** START Source extract **

Sophie argues with everyone she meets.
Sophie spends most of her time in Stormwrack arguing with everyone she meets. Unlike the average portal fantasy heroine, Sophie does not immediately begin seeking a way to restore the status quo (returning to her world), but instead jumps head first into Stormwrack, fascinated by its otherworldliness and the dense cultural-diversity of the archipelago. The people of Stormwrack, however, are, at best, ambivalent to her presence, and, at worst, actively trying to send her back to her home world — not because she’s fated for disaster (though Dellamonica does have fun with the outsider/prophecy trope), but because she’s a political inconvenience. Sophie spends most of the novel trying to convince the Stormwrackers to allow her to stay in the world.
John Scalzi is (in)famous for writing whipcrack science fiction that embraces sharp, hyper-clever dialogue as a main narrative device for pushing a simple plot that relies on likeable characters and amusing situations to keep readers turning pages. It’s become something of a science for Scalzi, and Dellamonica applies the same methods to fantasy. By casting a contemporary heroine, Dellamonica is afforded an easy, modern narrative style that contrasts pleasantly with the Renaissance-era world of Stormwrack.

** END Source extract **

Directions.
- A) According to the review excerpt, why do some people of Stormwrack actively try to send Sophie back to her home world?
- B) Output the passage of the review excerpt that opens with the words containing "Sophie spends most of her" and closes with "in the world.".
- C) List every person mentioned by name in the review excerpt.

** START Given data **

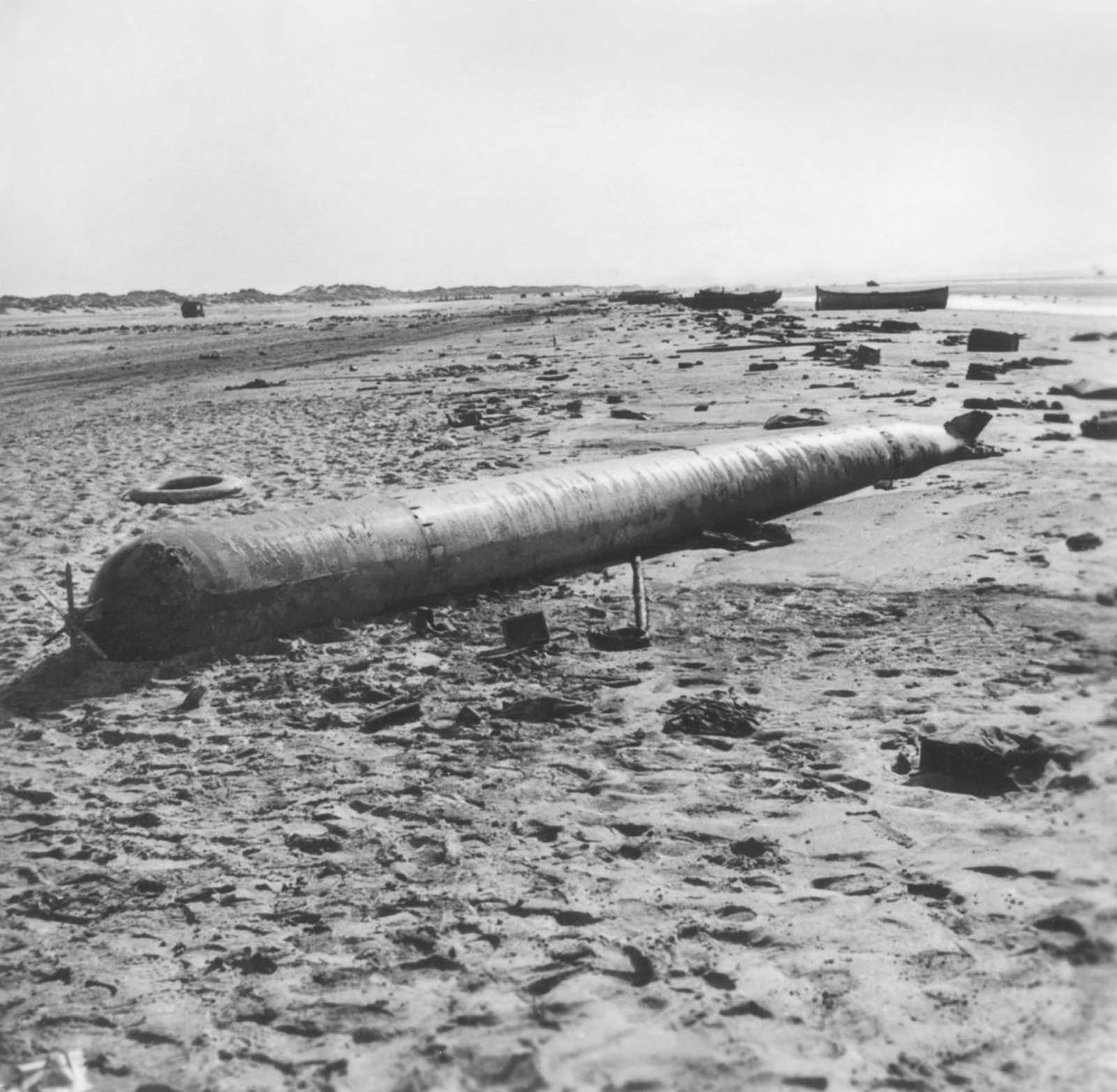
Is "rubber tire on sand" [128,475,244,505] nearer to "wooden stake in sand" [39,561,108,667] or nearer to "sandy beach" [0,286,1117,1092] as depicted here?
"sandy beach" [0,286,1117,1092]

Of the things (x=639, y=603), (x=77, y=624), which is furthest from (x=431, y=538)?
A: (x=77, y=624)

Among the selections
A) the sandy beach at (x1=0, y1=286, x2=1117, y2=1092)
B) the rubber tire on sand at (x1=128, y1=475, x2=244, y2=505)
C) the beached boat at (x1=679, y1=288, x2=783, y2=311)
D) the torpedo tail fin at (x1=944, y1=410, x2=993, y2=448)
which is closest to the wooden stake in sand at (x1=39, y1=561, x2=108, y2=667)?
the sandy beach at (x1=0, y1=286, x2=1117, y2=1092)

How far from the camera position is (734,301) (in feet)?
90.9

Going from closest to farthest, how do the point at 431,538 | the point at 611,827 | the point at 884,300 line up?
the point at 611,827
the point at 431,538
the point at 884,300

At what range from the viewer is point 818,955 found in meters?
2.43

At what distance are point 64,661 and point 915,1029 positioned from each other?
3546 mm

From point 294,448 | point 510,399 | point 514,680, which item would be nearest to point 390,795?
point 514,680

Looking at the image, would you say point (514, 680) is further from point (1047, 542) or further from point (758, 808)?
point (1047, 542)

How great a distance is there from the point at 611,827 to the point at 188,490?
4876 mm

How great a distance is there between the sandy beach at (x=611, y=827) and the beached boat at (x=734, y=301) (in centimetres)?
2106

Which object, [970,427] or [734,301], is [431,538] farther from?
[734,301]

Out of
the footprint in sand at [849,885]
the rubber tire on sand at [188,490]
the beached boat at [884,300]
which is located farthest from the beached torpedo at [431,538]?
the beached boat at [884,300]

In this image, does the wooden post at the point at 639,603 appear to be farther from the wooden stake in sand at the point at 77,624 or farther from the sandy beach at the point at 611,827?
the wooden stake in sand at the point at 77,624

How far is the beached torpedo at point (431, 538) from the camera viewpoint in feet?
14.4
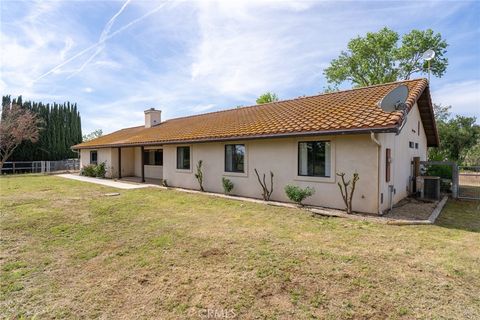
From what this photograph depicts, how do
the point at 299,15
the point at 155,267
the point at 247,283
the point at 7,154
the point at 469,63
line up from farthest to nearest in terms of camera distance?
the point at 7,154
the point at 469,63
the point at 299,15
the point at 155,267
the point at 247,283

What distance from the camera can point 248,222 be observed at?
705cm

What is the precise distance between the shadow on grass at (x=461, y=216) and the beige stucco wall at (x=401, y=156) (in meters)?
1.45

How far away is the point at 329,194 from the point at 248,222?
3104mm

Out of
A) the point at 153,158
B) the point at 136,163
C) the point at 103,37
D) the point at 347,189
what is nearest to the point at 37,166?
the point at 136,163

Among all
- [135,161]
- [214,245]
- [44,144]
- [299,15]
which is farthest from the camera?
[44,144]

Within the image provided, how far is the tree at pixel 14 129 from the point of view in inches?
1053

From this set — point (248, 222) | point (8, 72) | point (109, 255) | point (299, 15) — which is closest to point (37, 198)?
point (8, 72)

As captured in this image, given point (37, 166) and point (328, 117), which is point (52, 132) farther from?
point (328, 117)

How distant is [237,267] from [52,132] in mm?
36736

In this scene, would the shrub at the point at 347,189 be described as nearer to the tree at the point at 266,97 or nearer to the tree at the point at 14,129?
the tree at the point at 14,129

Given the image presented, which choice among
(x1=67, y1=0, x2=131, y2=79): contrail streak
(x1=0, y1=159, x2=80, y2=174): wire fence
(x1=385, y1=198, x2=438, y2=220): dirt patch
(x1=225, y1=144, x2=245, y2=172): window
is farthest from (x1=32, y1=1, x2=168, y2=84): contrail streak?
(x1=0, y1=159, x2=80, y2=174): wire fence

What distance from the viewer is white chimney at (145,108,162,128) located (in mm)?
22688

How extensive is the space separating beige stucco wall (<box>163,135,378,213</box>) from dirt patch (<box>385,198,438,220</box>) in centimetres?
81

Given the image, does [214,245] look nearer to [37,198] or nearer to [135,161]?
[37,198]
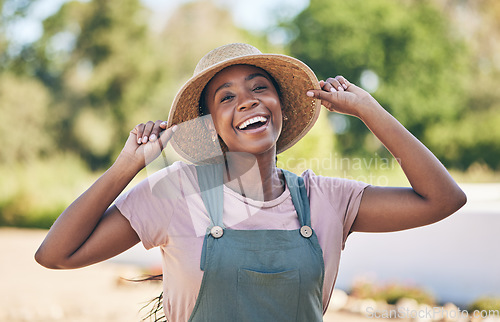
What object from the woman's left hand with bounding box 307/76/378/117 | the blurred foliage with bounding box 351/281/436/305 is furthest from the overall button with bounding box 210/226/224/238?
the blurred foliage with bounding box 351/281/436/305

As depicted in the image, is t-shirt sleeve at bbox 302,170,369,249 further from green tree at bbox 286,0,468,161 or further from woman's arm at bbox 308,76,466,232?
→ green tree at bbox 286,0,468,161

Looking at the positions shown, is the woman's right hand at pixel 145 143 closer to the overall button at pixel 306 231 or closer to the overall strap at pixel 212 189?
the overall strap at pixel 212 189

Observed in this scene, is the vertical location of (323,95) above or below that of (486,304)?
above

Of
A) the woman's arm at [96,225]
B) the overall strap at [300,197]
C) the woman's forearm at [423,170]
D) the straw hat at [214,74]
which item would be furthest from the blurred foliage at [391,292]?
the woman's arm at [96,225]

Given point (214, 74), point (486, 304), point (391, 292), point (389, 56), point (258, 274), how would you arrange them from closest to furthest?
point (258, 274) → point (214, 74) → point (486, 304) → point (391, 292) → point (389, 56)

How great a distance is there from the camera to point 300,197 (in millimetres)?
1851

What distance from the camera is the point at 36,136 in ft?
71.2

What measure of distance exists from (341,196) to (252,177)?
0.32 metres

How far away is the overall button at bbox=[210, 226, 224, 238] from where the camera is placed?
1.66 meters

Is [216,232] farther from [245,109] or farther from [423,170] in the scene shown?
[423,170]

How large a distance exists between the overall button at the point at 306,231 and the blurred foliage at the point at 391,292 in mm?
4013

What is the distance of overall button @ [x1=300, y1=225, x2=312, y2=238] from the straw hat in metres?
0.51

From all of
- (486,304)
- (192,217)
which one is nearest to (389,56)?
(486,304)

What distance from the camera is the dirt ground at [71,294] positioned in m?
5.49
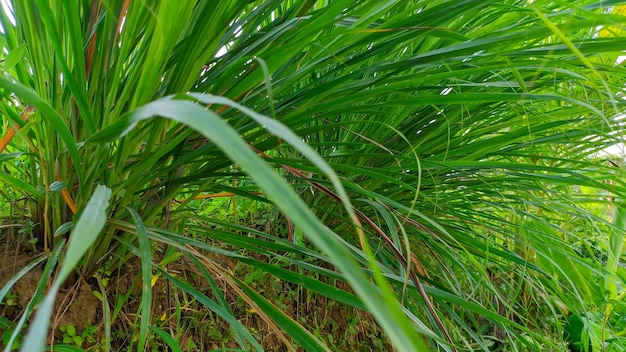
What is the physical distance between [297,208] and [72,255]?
8cm

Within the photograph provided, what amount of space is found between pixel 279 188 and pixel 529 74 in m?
0.62

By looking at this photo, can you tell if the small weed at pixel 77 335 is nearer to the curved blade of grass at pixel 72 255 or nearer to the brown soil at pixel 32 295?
the brown soil at pixel 32 295

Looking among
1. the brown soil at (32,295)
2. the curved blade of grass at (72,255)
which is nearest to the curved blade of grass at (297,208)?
the curved blade of grass at (72,255)

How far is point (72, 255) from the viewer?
0.53ft

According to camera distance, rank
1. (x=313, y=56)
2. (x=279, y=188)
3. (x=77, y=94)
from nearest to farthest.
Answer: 1. (x=279, y=188)
2. (x=77, y=94)
3. (x=313, y=56)

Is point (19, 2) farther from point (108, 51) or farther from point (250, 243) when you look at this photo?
point (250, 243)

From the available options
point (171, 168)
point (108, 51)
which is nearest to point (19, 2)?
point (108, 51)

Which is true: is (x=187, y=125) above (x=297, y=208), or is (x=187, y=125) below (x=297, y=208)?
above

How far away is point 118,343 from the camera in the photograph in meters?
0.52

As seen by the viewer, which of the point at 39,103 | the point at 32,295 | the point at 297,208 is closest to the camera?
the point at 297,208

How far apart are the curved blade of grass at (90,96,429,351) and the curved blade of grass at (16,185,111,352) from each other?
2.4 inches

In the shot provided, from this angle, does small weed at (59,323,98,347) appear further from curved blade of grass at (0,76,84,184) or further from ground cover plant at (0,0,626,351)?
curved blade of grass at (0,76,84,184)

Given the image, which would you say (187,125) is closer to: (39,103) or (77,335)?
(39,103)

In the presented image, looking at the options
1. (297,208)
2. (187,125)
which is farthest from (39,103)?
(297,208)
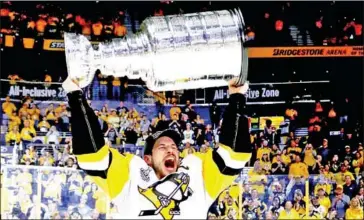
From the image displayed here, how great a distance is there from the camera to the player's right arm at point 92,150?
2223 millimetres

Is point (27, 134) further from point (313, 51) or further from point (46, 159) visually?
point (313, 51)

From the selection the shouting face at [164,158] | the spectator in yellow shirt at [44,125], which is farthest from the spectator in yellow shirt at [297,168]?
the spectator in yellow shirt at [44,125]

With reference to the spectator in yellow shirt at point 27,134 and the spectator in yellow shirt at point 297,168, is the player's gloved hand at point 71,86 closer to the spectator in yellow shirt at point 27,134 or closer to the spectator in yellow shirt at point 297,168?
the spectator in yellow shirt at point 27,134

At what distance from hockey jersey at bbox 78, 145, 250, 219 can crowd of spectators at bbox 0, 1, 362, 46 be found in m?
0.84

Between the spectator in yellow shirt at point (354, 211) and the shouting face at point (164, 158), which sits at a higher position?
the shouting face at point (164, 158)

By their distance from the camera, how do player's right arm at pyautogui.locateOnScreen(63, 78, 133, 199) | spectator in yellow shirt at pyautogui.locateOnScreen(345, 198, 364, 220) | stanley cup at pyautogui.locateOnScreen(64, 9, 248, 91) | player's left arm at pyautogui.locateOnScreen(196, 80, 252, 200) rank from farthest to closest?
spectator in yellow shirt at pyautogui.locateOnScreen(345, 198, 364, 220) < player's left arm at pyautogui.locateOnScreen(196, 80, 252, 200) < player's right arm at pyautogui.locateOnScreen(63, 78, 133, 199) < stanley cup at pyautogui.locateOnScreen(64, 9, 248, 91)

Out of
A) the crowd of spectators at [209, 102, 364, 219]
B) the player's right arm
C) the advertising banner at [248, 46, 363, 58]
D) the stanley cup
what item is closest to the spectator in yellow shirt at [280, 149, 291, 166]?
the crowd of spectators at [209, 102, 364, 219]

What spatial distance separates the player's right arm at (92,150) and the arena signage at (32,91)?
709mm

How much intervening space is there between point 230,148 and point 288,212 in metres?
0.94

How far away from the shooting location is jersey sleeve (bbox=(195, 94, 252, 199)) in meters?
2.36

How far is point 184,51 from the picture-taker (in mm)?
2127

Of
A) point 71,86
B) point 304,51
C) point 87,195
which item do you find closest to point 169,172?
point 71,86

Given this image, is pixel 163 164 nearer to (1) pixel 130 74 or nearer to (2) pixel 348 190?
(1) pixel 130 74

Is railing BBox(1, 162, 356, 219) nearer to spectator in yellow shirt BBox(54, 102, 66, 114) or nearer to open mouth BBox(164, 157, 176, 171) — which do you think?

** END Given data **

Answers provided.
- A) Because she's a political inconvenience.

- B)
Sophie spends most of her time in Stormwrack arguing with everyone she meets. Unlike the average portal fantasy heroine, Sophie does not immediately begin seeking a way to restore the status quo (returning to her world), but instead jumps head first into Stormwrack, fascinated by its otherworldliness and the dense cultural-diversity of the archipelago. The people of Stormwrack, however, are, at best, ambivalent to her presence, and, at worst, actively trying to send her back to her home world — not because she’s fated for disaster (though Dellamonica does have fun with the outsider/prophecy trope), but because she’s a political inconvenience. Sophie spends most of the novel trying to convince the Stormwrackers to allow her to stay in the world.

- C) Sophie, Dellamonica, John Scalzi